DESCRIPTION OF THE TASK: Up through the line that contains "A: Unidentified deer (deer) (Odocoileus).", retype the entries exactly, beginning at the very first line.

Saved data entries
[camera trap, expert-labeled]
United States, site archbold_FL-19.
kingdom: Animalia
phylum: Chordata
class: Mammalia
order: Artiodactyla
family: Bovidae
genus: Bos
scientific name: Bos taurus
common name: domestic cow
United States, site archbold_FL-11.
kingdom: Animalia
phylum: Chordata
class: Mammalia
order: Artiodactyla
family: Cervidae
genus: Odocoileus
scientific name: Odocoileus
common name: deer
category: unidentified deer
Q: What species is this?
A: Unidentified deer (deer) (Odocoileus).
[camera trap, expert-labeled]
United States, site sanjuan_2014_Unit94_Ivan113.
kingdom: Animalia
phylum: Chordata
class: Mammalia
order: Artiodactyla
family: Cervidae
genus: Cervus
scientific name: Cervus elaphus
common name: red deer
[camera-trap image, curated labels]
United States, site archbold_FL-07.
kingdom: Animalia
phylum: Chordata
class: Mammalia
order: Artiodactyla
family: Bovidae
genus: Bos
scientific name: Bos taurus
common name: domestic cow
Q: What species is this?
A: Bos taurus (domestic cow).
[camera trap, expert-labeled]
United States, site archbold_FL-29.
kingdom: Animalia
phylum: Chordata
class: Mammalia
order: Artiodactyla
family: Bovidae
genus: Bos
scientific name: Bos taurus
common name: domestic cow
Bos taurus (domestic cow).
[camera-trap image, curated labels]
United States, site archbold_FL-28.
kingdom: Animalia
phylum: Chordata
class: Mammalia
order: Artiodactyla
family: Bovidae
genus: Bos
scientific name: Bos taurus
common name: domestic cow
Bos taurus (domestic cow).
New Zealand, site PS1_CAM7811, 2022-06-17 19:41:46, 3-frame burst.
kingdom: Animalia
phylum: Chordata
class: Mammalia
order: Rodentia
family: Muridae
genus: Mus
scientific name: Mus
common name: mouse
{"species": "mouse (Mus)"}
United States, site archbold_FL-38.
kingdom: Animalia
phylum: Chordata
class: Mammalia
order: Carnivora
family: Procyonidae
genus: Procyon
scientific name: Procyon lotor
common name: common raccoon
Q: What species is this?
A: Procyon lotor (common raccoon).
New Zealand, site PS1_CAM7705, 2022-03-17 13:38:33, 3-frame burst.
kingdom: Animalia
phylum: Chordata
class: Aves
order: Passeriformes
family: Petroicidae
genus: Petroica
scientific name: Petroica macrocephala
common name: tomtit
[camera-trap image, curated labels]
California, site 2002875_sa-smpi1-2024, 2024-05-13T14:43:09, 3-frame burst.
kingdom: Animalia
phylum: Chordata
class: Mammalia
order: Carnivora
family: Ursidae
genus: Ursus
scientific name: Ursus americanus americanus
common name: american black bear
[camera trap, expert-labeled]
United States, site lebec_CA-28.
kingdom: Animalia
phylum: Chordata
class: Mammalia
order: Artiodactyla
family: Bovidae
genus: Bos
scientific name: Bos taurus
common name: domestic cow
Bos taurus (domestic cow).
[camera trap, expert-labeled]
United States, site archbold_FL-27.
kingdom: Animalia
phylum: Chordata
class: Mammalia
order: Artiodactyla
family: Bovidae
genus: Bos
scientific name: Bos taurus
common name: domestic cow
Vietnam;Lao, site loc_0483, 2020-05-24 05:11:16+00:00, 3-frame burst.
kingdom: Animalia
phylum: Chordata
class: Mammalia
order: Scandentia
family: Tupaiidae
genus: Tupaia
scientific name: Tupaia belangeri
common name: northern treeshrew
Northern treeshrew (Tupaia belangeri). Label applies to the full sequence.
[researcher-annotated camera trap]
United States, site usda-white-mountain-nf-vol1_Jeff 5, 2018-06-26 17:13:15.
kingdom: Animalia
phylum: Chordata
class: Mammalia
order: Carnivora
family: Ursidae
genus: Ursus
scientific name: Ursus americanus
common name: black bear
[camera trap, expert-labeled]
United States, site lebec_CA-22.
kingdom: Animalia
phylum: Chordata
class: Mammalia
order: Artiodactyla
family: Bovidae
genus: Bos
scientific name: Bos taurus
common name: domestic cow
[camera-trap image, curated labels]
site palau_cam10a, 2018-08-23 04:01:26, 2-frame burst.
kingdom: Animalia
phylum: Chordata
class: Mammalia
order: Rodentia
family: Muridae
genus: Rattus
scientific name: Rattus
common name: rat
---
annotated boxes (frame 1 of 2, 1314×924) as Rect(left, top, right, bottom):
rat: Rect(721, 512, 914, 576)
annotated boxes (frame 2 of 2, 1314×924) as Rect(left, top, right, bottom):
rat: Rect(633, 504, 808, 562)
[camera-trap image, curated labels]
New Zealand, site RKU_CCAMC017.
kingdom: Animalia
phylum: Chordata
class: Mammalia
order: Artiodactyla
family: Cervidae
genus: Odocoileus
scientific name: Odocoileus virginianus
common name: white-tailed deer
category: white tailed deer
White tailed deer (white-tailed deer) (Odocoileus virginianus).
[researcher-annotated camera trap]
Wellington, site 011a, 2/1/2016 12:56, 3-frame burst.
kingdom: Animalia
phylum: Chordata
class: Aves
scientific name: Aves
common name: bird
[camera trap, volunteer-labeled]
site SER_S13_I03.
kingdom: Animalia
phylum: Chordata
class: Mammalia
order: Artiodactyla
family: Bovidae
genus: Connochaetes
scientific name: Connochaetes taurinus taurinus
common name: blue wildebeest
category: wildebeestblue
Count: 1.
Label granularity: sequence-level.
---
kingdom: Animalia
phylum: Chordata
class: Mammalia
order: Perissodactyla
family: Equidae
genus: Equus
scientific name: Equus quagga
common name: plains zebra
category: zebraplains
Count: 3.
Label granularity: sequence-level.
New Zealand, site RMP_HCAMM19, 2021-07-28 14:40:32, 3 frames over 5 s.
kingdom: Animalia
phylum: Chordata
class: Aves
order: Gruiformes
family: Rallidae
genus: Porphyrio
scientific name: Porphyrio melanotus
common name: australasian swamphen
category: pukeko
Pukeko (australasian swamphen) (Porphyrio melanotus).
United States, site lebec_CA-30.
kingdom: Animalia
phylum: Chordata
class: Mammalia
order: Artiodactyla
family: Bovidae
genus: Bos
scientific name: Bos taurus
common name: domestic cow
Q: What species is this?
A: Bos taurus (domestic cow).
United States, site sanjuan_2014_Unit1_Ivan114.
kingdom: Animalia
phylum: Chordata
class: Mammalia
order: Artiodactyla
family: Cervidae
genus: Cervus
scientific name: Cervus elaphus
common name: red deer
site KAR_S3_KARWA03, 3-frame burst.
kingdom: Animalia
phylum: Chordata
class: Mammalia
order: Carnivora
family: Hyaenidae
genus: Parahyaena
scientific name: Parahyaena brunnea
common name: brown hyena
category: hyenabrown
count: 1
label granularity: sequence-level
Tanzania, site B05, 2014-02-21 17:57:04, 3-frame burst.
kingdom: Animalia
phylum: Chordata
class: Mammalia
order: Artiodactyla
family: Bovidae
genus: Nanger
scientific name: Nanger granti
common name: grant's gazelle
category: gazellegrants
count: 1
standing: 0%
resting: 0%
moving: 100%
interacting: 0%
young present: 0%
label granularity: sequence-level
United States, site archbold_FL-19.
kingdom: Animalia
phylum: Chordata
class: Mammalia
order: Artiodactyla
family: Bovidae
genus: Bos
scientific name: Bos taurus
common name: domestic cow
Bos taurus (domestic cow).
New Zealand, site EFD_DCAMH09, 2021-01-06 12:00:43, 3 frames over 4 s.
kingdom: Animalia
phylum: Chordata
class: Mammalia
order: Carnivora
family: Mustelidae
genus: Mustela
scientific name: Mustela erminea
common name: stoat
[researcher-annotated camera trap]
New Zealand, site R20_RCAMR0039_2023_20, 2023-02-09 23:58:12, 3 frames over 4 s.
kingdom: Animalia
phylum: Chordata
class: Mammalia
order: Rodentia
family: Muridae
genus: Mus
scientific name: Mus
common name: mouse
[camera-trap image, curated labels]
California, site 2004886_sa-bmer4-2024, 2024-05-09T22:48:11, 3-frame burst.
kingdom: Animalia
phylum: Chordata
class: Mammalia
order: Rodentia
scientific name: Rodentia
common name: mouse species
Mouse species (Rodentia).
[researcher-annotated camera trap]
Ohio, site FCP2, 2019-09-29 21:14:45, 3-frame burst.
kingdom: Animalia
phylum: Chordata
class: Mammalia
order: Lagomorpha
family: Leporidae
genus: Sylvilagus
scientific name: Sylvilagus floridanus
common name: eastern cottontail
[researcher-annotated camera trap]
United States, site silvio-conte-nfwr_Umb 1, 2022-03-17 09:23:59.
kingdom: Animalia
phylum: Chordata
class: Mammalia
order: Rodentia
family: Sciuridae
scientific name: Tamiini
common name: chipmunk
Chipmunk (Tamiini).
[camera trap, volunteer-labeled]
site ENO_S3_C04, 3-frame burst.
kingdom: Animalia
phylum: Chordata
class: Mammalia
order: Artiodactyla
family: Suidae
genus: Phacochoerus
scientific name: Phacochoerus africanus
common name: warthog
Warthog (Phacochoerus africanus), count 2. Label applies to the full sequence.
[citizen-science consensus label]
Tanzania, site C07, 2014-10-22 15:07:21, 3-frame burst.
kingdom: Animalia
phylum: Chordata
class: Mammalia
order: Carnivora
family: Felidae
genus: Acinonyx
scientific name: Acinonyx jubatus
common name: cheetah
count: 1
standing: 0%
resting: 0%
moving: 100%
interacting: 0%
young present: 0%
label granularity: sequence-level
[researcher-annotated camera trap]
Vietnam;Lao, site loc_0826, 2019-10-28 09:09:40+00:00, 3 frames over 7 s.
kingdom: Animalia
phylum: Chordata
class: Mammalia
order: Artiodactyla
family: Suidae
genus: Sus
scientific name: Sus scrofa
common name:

SOLUTION BELOW:
[camera trap, expert-labeled]
United States, site archbold_FL-19.
kingdom: Animalia
phylum: Chordata
class: Mammalia
order: Artiodactyla
family: Bovidae
genus: Bos
scientific name: Bos taurus
common name: domestic cow
United States, site archbold_FL-11.
kingdom: Animalia
phylum: Chordata
class: Mammalia
order: Artiodactyla
family: Cervidae
genus: Odocoileus
scientific name: Odocoileus
common name: deer
category: unidentified deer
Q: What species is this?
A: Unidentified deer (deer) (Odocoileus).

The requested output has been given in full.